* What to do: Print the rows from their first line up to and including the line with "I'll use <instances>...</instances>", omitting the pictures.

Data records
((

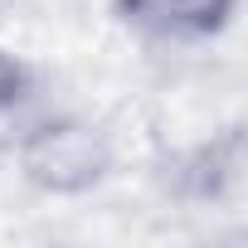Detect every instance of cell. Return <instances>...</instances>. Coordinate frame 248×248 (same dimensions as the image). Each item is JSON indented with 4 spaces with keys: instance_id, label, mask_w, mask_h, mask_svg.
I'll use <instances>...</instances> for the list:
<instances>
[{
    "instance_id": "1",
    "label": "cell",
    "mask_w": 248,
    "mask_h": 248,
    "mask_svg": "<svg viewBox=\"0 0 248 248\" xmlns=\"http://www.w3.org/2000/svg\"><path fill=\"white\" fill-rule=\"evenodd\" d=\"M127 15L161 34H209L224 25L229 0H122Z\"/></svg>"
}]
</instances>
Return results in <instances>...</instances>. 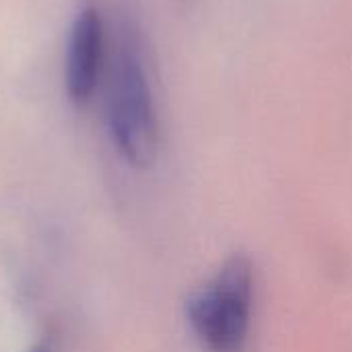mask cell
Segmentation results:
<instances>
[{
    "instance_id": "1",
    "label": "cell",
    "mask_w": 352,
    "mask_h": 352,
    "mask_svg": "<svg viewBox=\"0 0 352 352\" xmlns=\"http://www.w3.org/2000/svg\"><path fill=\"white\" fill-rule=\"evenodd\" d=\"M252 297V264L245 258H233L190 301V324L208 351H243L250 330Z\"/></svg>"
},
{
    "instance_id": "2",
    "label": "cell",
    "mask_w": 352,
    "mask_h": 352,
    "mask_svg": "<svg viewBox=\"0 0 352 352\" xmlns=\"http://www.w3.org/2000/svg\"><path fill=\"white\" fill-rule=\"evenodd\" d=\"M109 128L120 155L134 167L157 159L159 128L151 89L134 54H122L109 93Z\"/></svg>"
},
{
    "instance_id": "3",
    "label": "cell",
    "mask_w": 352,
    "mask_h": 352,
    "mask_svg": "<svg viewBox=\"0 0 352 352\" xmlns=\"http://www.w3.org/2000/svg\"><path fill=\"white\" fill-rule=\"evenodd\" d=\"M103 62V25L95 8H85L72 23L64 82L68 99L85 105L95 93Z\"/></svg>"
},
{
    "instance_id": "4",
    "label": "cell",
    "mask_w": 352,
    "mask_h": 352,
    "mask_svg": "<svg viewBox=\"0 0 352 352\" xmlns=\"http://www.w3.org/2000/svg\"><path fill=\"white\" fill-rule=\"evenodd\" d=\"M29 352H52V351H50V346H47V344H37V346H33Z\"/></svg>"
}]
</instances>
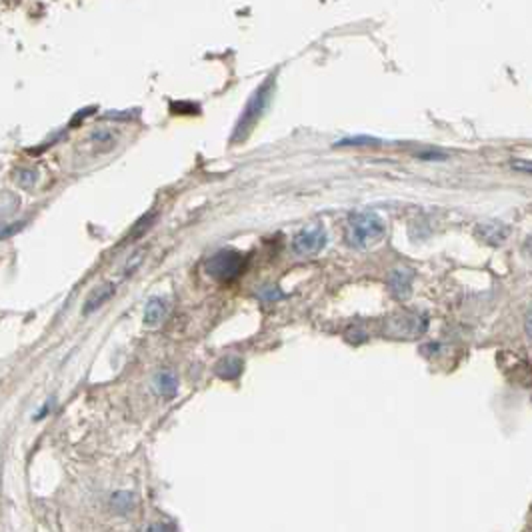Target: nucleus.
<instances>
[{
  "instance_id": "obj_13",
  "label": "nucleus",
  "mask_w": 532,
  "mask_h": 532,
  "mask_svg": "<svg viewBox=\"0 0 532 532\" xmlns=\"http://www.w3.org/2000/svg\"><path fill=\"white\" fill-rule=\"evenodd\" d=\"M148 532H176V528L172 524H154L148 528Z\"/></svg>"
},
{
  "instance_id": "obj_14",
  "label": "nucleus",
  "mask_w": 532,
  "mask_h": 532,
  "mask_svg": "<svg viewBox=\"0 0 532 532\" xmlns=\"http://www.w3.org/2000/svg\"><path fill=\"white\" fill-rule=\"evenodd\" d=\"M526 329H528V332L532 334V308L531 312H528V318H526Z\"/></svg>"
},
{
  "instance_id": "obj_7",
  "label": "nucleus",
  "mask_w": 532,
  "mask_h": 532,
  "mask_svg": "<svg viewBox=\"0 0 532 532\" xmlns=\"http://www.w3.org/2000/svg\"><path fill=\"white\" fill-rule=\"evenodd\" d=\"M114 295V284L113 283H106L101 284L98 288H94V293H92L89 298H86V305L82 308V312L84 315H91L92 310H96V308H101L111 296Z\"/></svg>"
},
{
  "instance_id": "obj_3",
  "label": "nucleus",
  "mask_w": 532,
  "mask_h": 532,
  "mask_svg": "<svg viewBox=\"0 0 532 532\" xmlns=\"http://www.w3.org/2000/svg\"><path fill=\"white\" fill-rule=\"evenodd\" d=\"M247 266V256L238 250H218L204 262V271L218 283L234 281Z\"/></svg>"
},
{
  "instance_id": "obj_11",
  "label": "nucleus",
  "mask_w": 532,
  "mask_h": 532,
  "mask_svg": "<svg viewBox=\"0 0 532 532\" xmlns=\"http://www.w3.org/2000/svg\"><path fill=\"white\" fill-rule=\"evenodd\" d=\"M512 169L532 174V160H512Z\"/></svg>"
},
{
  "instance_id": "obj_9",
  "label": "nucleus",
  "mask_w": 532,
  "mask_h": 532,
  "mask_svg": "<svg viewBox=\"0 0 532 532\" xmlns=\"http://www.w3.org/2000/svg\"><path fill=\"white\" fill-rule=\"evenodd\" d=\"M176 376L170 373V370H162V373L157 376V390H159L162 397H172L176 395Z\"/></svg>"
},
{
  "instance_id": "obj_2",
  "label": "nucleus",
  "mask_w": 532,
  "mask_h": 532,
  "mask_svg": "<svg viewBox=\"0 0 532 532\" xmlns=\"http://www.w3.org/2000/svg\"><path fill=\"white\" fill-rule=\"evenodd\" d=\"M272 91H274V79L268 77V79L264 80L261 86H259V91L250 96L249 104L244 106V113L238 118L237 130H234V138H232V140H237V138L238 140H242L250 128L259 123V118H261L262 113H264L266 106H268V102H271Z\"/></svg>"
},
{
  "instance_id": "obj_8",
  "label": "nucleus",
  "mask_w": 532,
  "mask_h": 532,
  "mask_svg": "<svg viewBox=\"0 0 532 532\" xmlns=\"http://www.w3.org/2000/svg\"><path fill=\"white\" fill-rule=\"evenodd\" d=\"M242 373V361L238 356H227L216 366V374L225 380H234Z\"/></svg>"
},
{
  "instance_id": "obj_5",
  "label": "nucleus",
  "mask_w": 532,
  "mask_h": 532,
  "mask_svg": "<svg viewBox=\"0 0 532 532\" xmlns=\"http://www.w3.org/2000/svg\"><path fill=\"white\" fill-rule=\"evenodd\" d=\"M412 278L414 274L408 268H395L390 274V290L397 298H407L412 290Z\"/></svg>"
},
{
  "instance_id": "obj_12",
  "label": "nucleus",
  "mask_w": 532,
  "mask_h": 532,
  "mask_svg": "<svg viewBox=\"0 0 532 532\" xmlns=\"http://www.w3.org/2000/svg\"><path fill=\"white\" fill-rule=\"evenodd\" d=\"M262 296H264V300H266V302H272V300L281 298L283 295L276 290V286H271V288H266V293H262Z\"/></svg>"
},
{
  "instance_id": "obj_10",
  "label": "nucleus",
  "mask_w": 532,
  "mask_h": 532,
  "mask_svg": "<svg viewBox=\"0 0 532 532\" xmlns=\"http://www.w3.org/2000/svg\"><path fill=\"white\" fill-rule=\"evenodd\" d=\"M16 182L23 186V188H30L34 182H36V172H30V170H24L16 176Z\"/></svg>"
},
{
  "instance_id": "obj_4",
  "label": "nucleus",
  "mask_w": 532,
  "mask_h": 532,
  "mask_svg": "<svg viewBox=\"0 0 532 532\" xmlns=\"http://www.w3.org/2000/svg\"><path fill=\"white\" fill-rule=\"evenodd\" d=\"M327 230L322 225H312L306 227L305 230H300L295 238H293V250L296 254H318L320 250L327 247Z\"/></svg>"
},
{
  "instance_id": "obj_6",
  "label": "nucleus",
  "mask_w": 532,
  "mask_h": 532,
  "mask_svg": "<svg viewBox=\"0 0 532 532\" xmlns=\"http://www.w3.org/2000/svg\"><path fill=\"white\" fill-rule=\"evenodd\" d=\"M169 315V302H166V298H159V296H154V298H150L145 306V322H147L148 327H157L160 324L164 318Z\"/></svg>"
},
{
  "instance_id": "obj_1",
  "label": "nucleus",
  "mask_w": 532,
  "mask_h": 532,
  "mask_svg": "<svg viewBox=\"0 0 532 532\" xmlns=\"http://www.w3.org/2000/svg\"><path fill=\"white\" fill-rule=\"evenodd\" d=\"M385 237V220L374 213H358L349 225V242L354 249H368Z\"/></svg>"
}]
</instances>
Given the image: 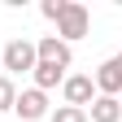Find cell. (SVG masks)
I'll list each match as a JSON object with an SVG mask.
<instances>
[{
    "mask_svg": "<svg viewBox=\"0 0 122 122\" xmlns=\"http://www.w3.org/2000/svg\"><path fill=\"white\" fill-rule=\"evenodd\" d=\"M30 74H35V87L39 92H52L57 83H66V70H61V66H48V61H35Z\"/></svg>",
    "mask_w": 122,
    "mask_h": 122,
    "instance_id": "obj_8",
    "label": "cell"
},
{
    "mask_svg": "<svg viewBox=\"0 0 122 122\" xmlns=\"http://www.w3.org/2000/svg\"><path fill=\"white\" fill-rule=\"evenodd\" d=\"M66 5H70V0H44V5H39V13H44L48 22H57L61 13H66Z\"/></svg>",
    "mask_w": 122,
    "mask_h": 122,
    "instance_id": "obj_11",
    "label": "cell"
},
{
    "mask_svg": "<svg viewBox=\"0 0 122 122\" xmlns=\"http://www.w3.org/2000/svg\"><path fill=\"white\" fill-rule=\"evenodd\" d=\"M87 122H122V100L118 96H96L87 109Z\"/></svg>",
    "mask_w": 122,
    "mask_h": 122,
    "instance_id": "obj_7",
    "label": "cell"
},
{
    "mask_svg": "<svg viewBox=\"0 0 122 122\" xmlns=\"http://www.w3.org/2000/svg\"><path fill=\"white\" fill-rule=\"evenodd\" d=\"M118 100H122V96H118Z\"/></svg>",
    "mask_w": 122,
    "mask_h": 122,
    "instance_id": "obj_13",
    "label": "cell"
},
{
    "mask_svg": "<svg viewBox=\"0 0 122 122\" xmlns=\"http://www.w3.org/2000/svg\"><path fill=\"white\" fill-rule=\"evenodd\" d=\"M35 61H48V66H61V70H70L74 52H70V44H61L57 35H44V39L35 44Z\"/></svg>",
    "mask_w": 122,
    "mask_h": 122,
    "instance_id": "obj_6",
    "label": "cell"
},
{
    "mask_svg": "<svg viewBox=\"0 0 122 122\" xmlns=\"http://www.w3.org/2000/svg\"><path fill=\"white\" fill-rule=\"evenodd\" d=\"M13 113H18L22 122H44L52 109H48V92H39V87H26L18 92V100H13Z\"/></svg>",
    "mask_w": 122,
    "mask_h": 122,
    "instance_id": "obj_3",
    "label": "cell"
},
{
    "mask_svg": "<svg viewBox=\"0 0 122 122\" xmlns=\"http://www.w3.org/2000/svg\"><path fill=\"white\" fill-rule=\"evenodd\" d=\"M0 48H5V44H0Z\"/></svg>",
    "mask_w": 122,
    "mask_h": 122,
    "instance_id": "obj_12",
    "label": "cell"
},
{
    "mask_svg": "<svg viewBox=\"0 0 122 122\" xmlns=\"http://www.w3.org/2000/svg\"><path fill=\"white\" fill-rule=\"evenodd\" d=\"M61 96H66V105H74V109H87V105L96 100V83H92V74H66Z\"/></svg>",
    "mask_w": 122,
    "mask_h": 122,
    "instance_id": "obj_4",
    "label": "cell"
},
{
    "mask_svg": "<svg viewBox=\"0 0 122 122\" xmlns=\"http://www.w3.org/2000/svg\"><path fill=\"white\" fill-rule=\"evenodd\" d=\"M48 122H87V109H74V105H57L48 113Z\"/></svg>",
    "mask_w": 122,
    "mask_h": 122,
    "instance_id": "obj_9",
    "label": "cell"
},
{
    "mask_svg": "<svg viewBox=\"0 0 122 122\" xmlns=\"http://www.w3.org/2000/svg\"><path fill=\"white\" fill-rule=\"evenodd\" d=\"M92 83H96V96H122V52H113L105 61Z\"/></svg>",
    "mask_w": 122,
    "mask_h": 122,
    "instance_id": "obj_5",
    "label": "cell"
},
{
    "mask_svg": "<svg viewBox=\"0 0 122 122\" xmlns=\"http://www.w3.org/2000/svg\"><path fill=\"white\" fill-rule=\"evenodd\" d=\"M0 66H5L9 74H30V70H35V44H30L26 35L9 39L5 48H0Z\"/></svg>",
    "mask_w": 122,
    "mask_h": 122,
    "instance_id": "obj_2",
    "label": "cell"
},
{
    "mask_svg": "<svg viewBox=\"0 0 122 122\" xmlns=\"http://www.w3.org/2000/svg\"><path fill=\"white\" fill-rule=\"evenodd\" d=\"M13 100H18V87L9 74H0V113H13Z\"/></svg>",
    "mask_w": 122,
    "mask_h": 122,
    "instance_id": "obj_10",
    "label": "cell"
},
{
    "mask_svg": "<svg viewBox=\"0 0 122 122\" xmlns=\"http://www.w3.org/2000/svg\"><path fill=\"white\" fill-rule=\"evenodd\" d=\"M87 30H92V13H87V5L70 0L66 13L57 18V39H61V44H74V39H83Z\"/></svg>",
    "mask_w": 122,
    "mask_h": 122,
    "instance_id": "obj_1",
    "label": "cell"
}]
</instances>
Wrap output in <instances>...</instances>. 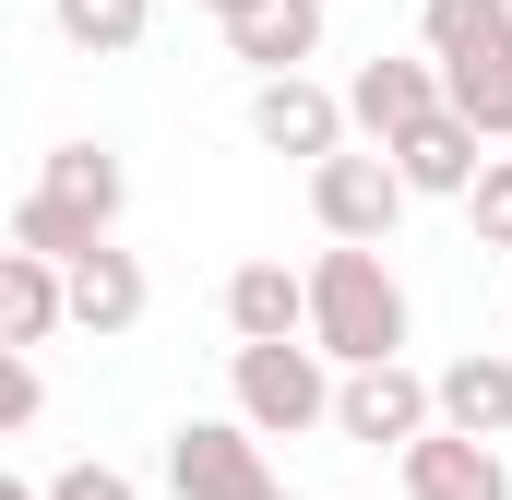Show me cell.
<instances>
[{
	"label": "cell",
	"instance_id": "44dd1931",
	"mask_svg": "<svg viewBox=\"0 0 512 500\" xmlns=\"http://www.w3.org/2000/svg\"><path fill=\"white\" fill-rule=\"evenodd\" d=\"M191 12H215V24H239V12H262V0H191Z\"/></svg>",
	"mask_w": 512,
	"mask_h": 500
},
{
	"label": "cell",
	"instance_id": "8fae6325",
	"mask_svg": "<svg viewBox=\"0 0 512 500\" xmlns=\"http://www.w3.org/2000/svg\"><path fill=\"white\" fill-rule=\"evenodd\" d=\"M405 500H512L501 441H453V429H429V441L405 453Z\"/></svg>",
	"mask_w": 512,
	"mask_h": 500
},
{
	"label": "cell",
	"instance_id": "ba28073f",
	"mask_svg": "<svg viewBox=\"0 0 512 500\" xmlns=\"http://www.w3.org/2000/svg\"><path fill=\"white\" fill-rule=\"evenodd\" d=\"M441 108H453V96H441V60H429V48H417V60H358V84H346V120L370 131V155H393L405 131H429Z\"/></svg>",
	"mask_w": 512,
	"mask_h": 500
},
{
	"label": "cell",
	"instance_id": "9c48e42d",
	"mask_svg": "<svg viewBox=\"0 0 512 500\" xmlns=\"http://www.w3.org/2000/svg\"><path fill=\"white\" fill-rule=\"evenodd\" d=\"M227 334H239V346H310V274L239 262V274H227Z\"/></svg>",
	"mask_w": 512,
	"mask_h": 500
},
{
	"label": "cell",
	"instance_id": "ac0fdd59",
	"mask_svg": "<svg viewBox=\"0 0 512 500\" xmlns=\"http://www.w3.org/2000/svg\"><path fill=\"white\" fill-rule=\"evenodd\" d=\"M465 227H477L489 250H512V155H489V179L465 191Z\"/></svg>",
	"mask_w": 512,
	"mask_h": 500
},
{
	"label": "cell",
	"instance_id": "52a82bcc",
	"mask_svg": "<svg viewBox=\"0 0 512 500\" xmlns=\"http://www.w3.org/2000/svg\"><path fill=\"white\" fill-rule=\"evenodd\" d=\"M346 96L334 84H310V72H286V84H251V143L262 155H298V167H334L346 155Z\"/></svg>",
	"mask_w": 512,
	"mask_h": 500
},
{
	"label": "cell",
	"instance_id": "277c9868",
	"mask_svg": "<svg viewBox=\"0 0 512 500\" xmlns=\"http://www.w3.org/2000/svg\"><path fill=\"white\" fill-rule=\"evenodd\" d=\"M429 429H441V393L405 370V358H393V370H346V381H334V441H358V453H393V465H405Z\"/></svg>",
	"mask_w": 512,
	"mask_h": 500
},
{
	"label": "cell",
	"instance_id": "5bb4252c",
	"mask_svg": "<svg viewBox=\"0 0 512 500\" xmlns=\"http://www.w3.org/2000/svg\"><path fill=\"white\" fill-rule=\"evenodd\" d=\"M393 167H405V191H429V203H465V191L489 179V143H477V131L441 108L429 131H405V143H393Z\"/></svg>",
	"mask_w": 512,
	"mask_h": 500
},
{
	"label": "cell",
	"instance_id": "30bf717a",
	"mask_svg": "<svg viewBox=\"0 0 512 500\" xmlns=\"http://www.w3.org/2000/svg\"><path fill=\"white\" fill-rule=\"evenodd\" d=\"M227 60H251V84H286V72H310L322 60V0H262L227 24Z\"/></svg>",
	"mask_w": 512,
	"mask_h": 500
},
{
	"label": "cell",
	"instance_id": "7c38bea8",
	"mask_svg": "<svg viewBox=\"0 0 512 500\" xmlns=\"http://www.w3.org/2000/svg\"><path fill=\"white\" fill-rule=\"evenodd\" d=\"M429 393H441V429L453 441H501L512 429V358L501 346H465L453 370H429Z\"/></svg>",
	"mask_w": 512,
	"mask_h": 500
},
{
	"label": "cell",
	"instance_id": "7a4b0ae2",
	"mask_svg": "<svg viewBox=\"0 0 512 500\" xmlns=\"http://www.w3.org/2000/svg\"><path fill=\"white\" fill-rule=\"evenodd\" d=\"M310 346L334 370H393L405 358V286L382 250H322L310 262Z\"/></svg>",
	"mask_w": 512,
	"mask_h": 500
},
{
	"label": "cell",
	"instance_id": "ffe728a7",
	"mask_svg": "<svg viewBox=\"0 0 512 500\" xmlns=\"http://www.w3.org/2000/svg\"><path fill=\"white\" fill-rule=\"evenodd\" d=\"M48 500H143L120 477V465H60V477H48Z\"/></svg>",
	"mask_w": 512,
	"mask_h": 500
},
{
	"label": "cell",
	"instance_id": "2e32d148",
	"mask_svg": "<svg viewBox=\"0 0 512 500\" xmlns=\"http://www.w3.org/2000/svg\"><path fill=\"white\" fill-rule=\"evenodd\" d=\"M143 298H155V286H143V262H131L120 239L96 250V262H72V334H96V346H108V334L143 322Z\"/></svg>",
	"mask_w": 512,
	"mask_h": 500
},
{
	"label": "cell",
	"instance_id": "e0dca14e",
	"mask_svg": "<svg viewBox=\"0 0 512 500\" xmlns=\"http://www.w3.org/2000/svg\"><path fill=\"white\" fill-rule=\"evenodd\" d=\"M48 24H60L84 60H131L143 24H155V0H48Z\"/></svg>",
	"mask_w": 512,
	"mask_h": 500
},
{
	"label": "cell",
	"instance_id": "4fadbf2b",
	"mask_svg": "<svg viewBox=\"0 0 512 500\" xmlns=\"http://www.w3.org/2000/svg\"><path fill=\"white\" fill-rule=\"evenodd\" d=\"M60 322H72V274H60V262H36V250H0V346H24V358H36Z\"/></svg>",
	"mask_w": 512,
	"mask_h": 500
},
{
	"label": "cell",
	"instance_id": "5b68a950",
	"mask_svg": "<svg viewBox=\"0 0 512 500\" xmlns=\"http://www.w3.org/2000/svg\"><path fill=\"white\" fill-rule=\"evenodd\" d=\"M167 489L179 500H286L274 465H262V429H239V417H179L167 429Z\"/></svg>",
	"mask_w": 512,
	"mask_h": 500
},
{
	"label": "cell",
	"instance_id": "6da1fadb",
	"mask_svg": "<svg viewBox=\"0 0 512 500\" xmlns=\"http://www.w3.org/2000/svg\"><path fill=\"white\" fill-rule=\"evenodd\" d=\"M120 203H131V167L108 143H48V167H36V191L12 203V250H36V262H96V250L120 239Z\"/></svg>",
	"mask_w": 512,
	"mask_h": 500
},
{
	"label": "cell",
	"instance_id": "9a60e30c",
	"mask_svg": "<svg viewBox=\"0 0 512 500\" xmlns=\"http://www.w3.org/2000/svg\"><path fill=\"white\" fill-rule=\"evenodd\" d=\"M417 48H429L441 72L512 60V0H417Z\"/></svg>",
	"mask_w": 512,
	"mask_h": 500
},
{
	"label": "cell",
	"instance_id": "8992f818",
	"mask_svg": "<svg viewBox=\"0 0 512 500\" xmlns=\"http://www.w3.org/2000/svg\"><path fill=\"white\" fill-rule=\"evenodd\" d=\"M405 203H417V191H405L393 155H334V167H310V215H322L334 250H382Z\"/></svg>",
	"mask_w": 512,
	"mask_h": 500
},
{
	"label": "cell",
	"instance_id": "3957f363",
	"mask_svg": "<svg viewBox=\"0 0 512 500\" xmlns=\"http://www.w3.org/2000/svg\"><path fill=\"white\" fill-rule=\"evenodd\" d=\"M334 358L322 346H239L227 358V393H239V429L262 441H310V429H334Z\"/></svg>",
	"mask_w": 512,
	"mask_h": 500
},
{
	"label": "cell",
	"instance_id": "d6986e66",
	"mask_svg": "<svg viewBox=\"0 0 512 500\" xmlns=\"http://www.w3.org/2000/svg\"><path fill=\"white\" fill-rule=\"evenodd\" d=\"M36 405H48V381L24 346H0V429H36Z\"/></svg>",
	"mask_w": 512,
	"mask_h": 500
},
{
	"label": "cell",
	"instance_id": "7402d4cb",
	"mask_svg": "<svg viewBox=\"0 0 512 500\" xmlns=\"http://www.w3.org/2000/svg\"><path fill=\"white\" fill-rule=\"evenodd\" d=\"M286 500H298V489H286Z\"/></svg>",
	"mask_w": 512,
	"mask_h": 500
}]
</instances>
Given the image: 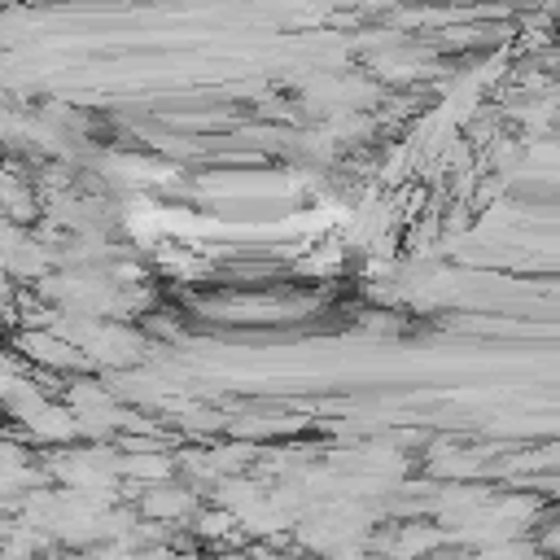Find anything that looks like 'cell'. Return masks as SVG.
Segmentation results:
<instances>
[{"label": "cell", "instance_id": "cell-1", "mask_svg": "<svg viewBox=\"0 0 560 560\" xmlns=\"http://www.w3.org/2000/svg\"><path fill=\"white\" fill-rule=\"evenodd\" d=\"M140 512H149V516H158V521H179V516L192 512V494H188V490H175V494L149 490L144 503H140Z\"/></svg>", "mask_w": 560, "mask_h": 560}, {"label": "cell", "instance_id": "cell-2", "mask_svg": "<svg viewBox=\"0 0 560 560\" xmlns=\"http://www.w3.org/2000/svg\"><path fill=\"white\" fill-rule=\"evenodd\" d=\"M26 354L31 359H39V363H48V368H70V363H79V354H74V346H66V341H52V337H26Z\"/></svg>", "mask_w": 560, "mask_h": 560}]
</instances>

))

* Response below:
Detect every instance of cell. Return <instances>...</instances>. Coordinate frame 248×248 (same dimensions as the image). Each item is JSON indented with 4 spaces with keys: instance_id, label, mask_w, mask_h, mask_svg.
I'll use <instances>...</instances> for the list:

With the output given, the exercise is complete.